It's been a while since i last posted about python in science. I apologize to my readers, but it has been a very busy couple of months. As a matter of fact it still is (i am writing this on my cell phone while I comute), but let's get to the point.
The reason for this crazyer than usual months is that I switched jobs. I have been offered a job in a private research company called Intelekto. It is a very interesting company, it's business model is based on selling scientific expertise to companies willing to outsource their research and development needs, to an agile, highly focused company that can deliver solutions in a fraction of the time usually taken by regular companies just to mobilize a research team.
I was hired to manage the reserch team: a small core team of highly trained scientists, ready to crunch through the clients' scientific problems. Whenever the needs of a client falls outside the joint expertise of our core team, we hire other scientists, on a per project basis.

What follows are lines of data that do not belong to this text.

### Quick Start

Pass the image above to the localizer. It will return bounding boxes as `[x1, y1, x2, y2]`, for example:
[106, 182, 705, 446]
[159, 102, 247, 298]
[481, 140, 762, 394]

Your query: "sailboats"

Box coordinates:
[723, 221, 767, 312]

Most of the projects we get, involve the development of software. As a good pythonista, I am starting to build the Python skills of my team and am actively hiring good Python developers. I should say that our company is based in Brazil, but we already have global clients, and are interested in expanding our collaboration network with other global players.
Even though I've been at the head of the research team for less than a month, we are already working with Python tools in a couple of our projetcs: Pyro Robotics, to prototype a robot navigation system, and with NetworkX and Igraph for a graph visualization module.
Well, that pretty much sums up the most recent news. I hope to post about our experiences with Pyro robotics and Igraph soon.